- _Task objective_: Where an image appears in the data, omit it and reproduce the rest exactly.

(Short web captions)

——————

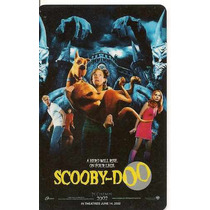 Scooby-doo Tarjeta Telefonica Banda Magnetica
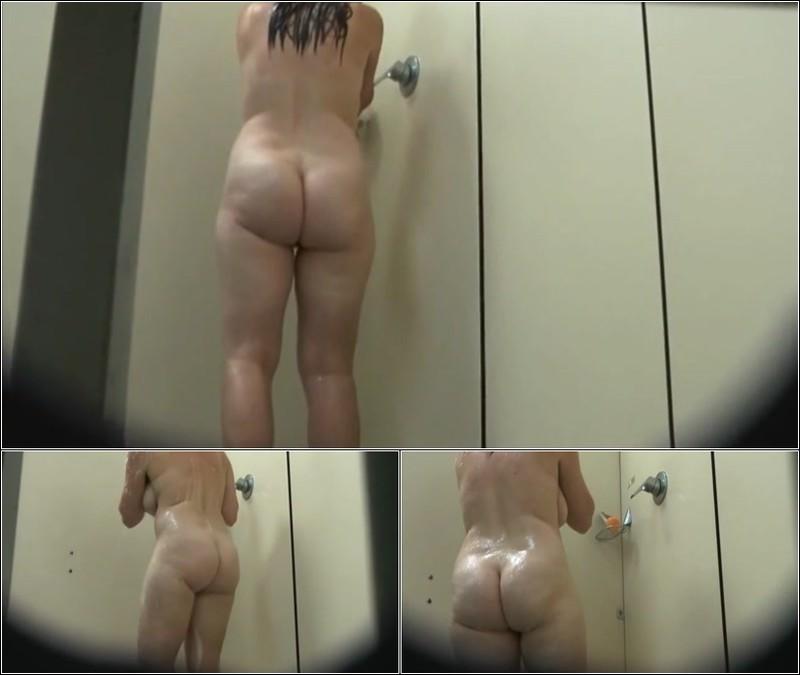 Shower bathroom 7263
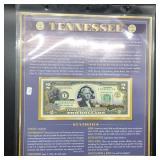 TENNESSEE 2 $ BILL GEM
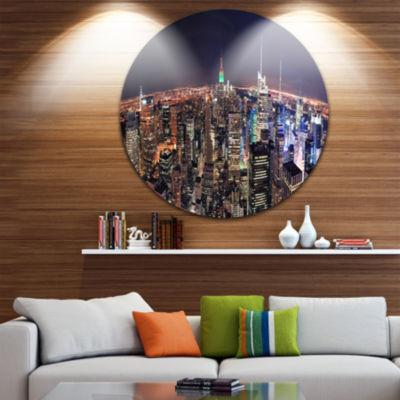 Designart NYC Manhattan Aerial View Cityscape Photo Circle Metal Wall Art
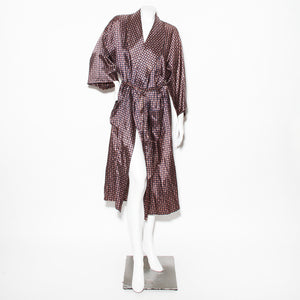 Pierre Cardin Silk Robe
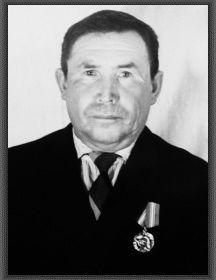 МАРКОВ  Константин  Дормидонтович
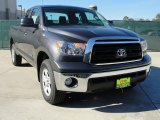 2011 Magnetic Gray Metallic Toyota Tundra Double Cab 4x4 #42596638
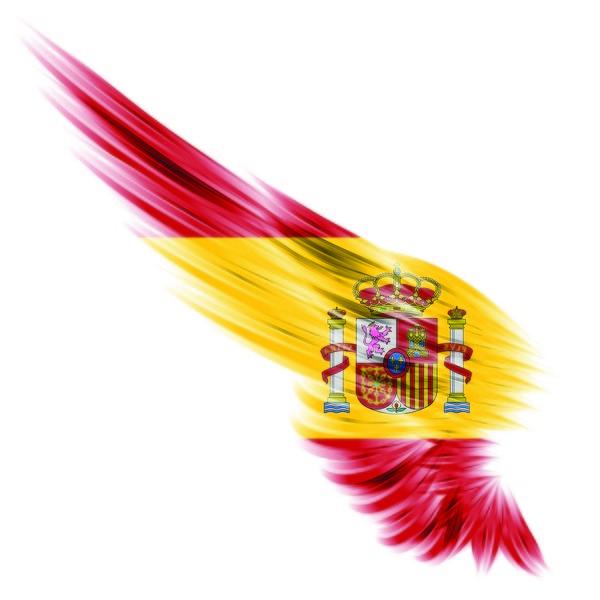 Vlajka Španielsko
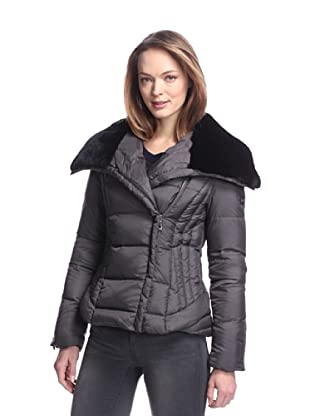 Dawn Levy Women's Mackenzie Down Jacket with Fur Collar (Arctic)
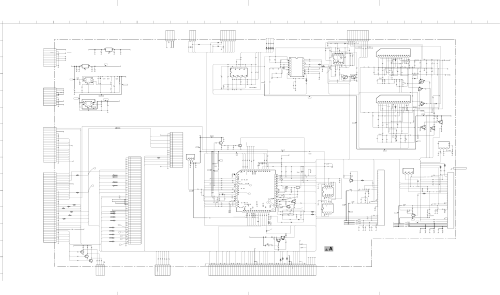 small resolution of  d signal stat wiring diagram on signal stat ford 1979 f150 turn signal diagram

——————

- _Output of the exercise_:
 Scooby-doo Tarjeta Telefonica Banda Magnetica
 Shower bathroom 7263
 TENNESSEE 2 $ BILL GEM
 Designart NYC Manhattan Aerial View Cityscape Photo Circle Metal Wall Art
 Pierre Cardin Silk Robe
 МАРКОВ  Константин  Дормидонтович
 2011 Magnetic Gray Metallic Toyota Tundra Double Cab 4x4 #42596638
 Vlajka Španielsko
 Dawn Levy Women's Mackenzie Down Jacket with Fur Collar (Arctic)
 small resolution of  d signal stat wiring diagram on signal stat ford 1979 f150 turn signal diagram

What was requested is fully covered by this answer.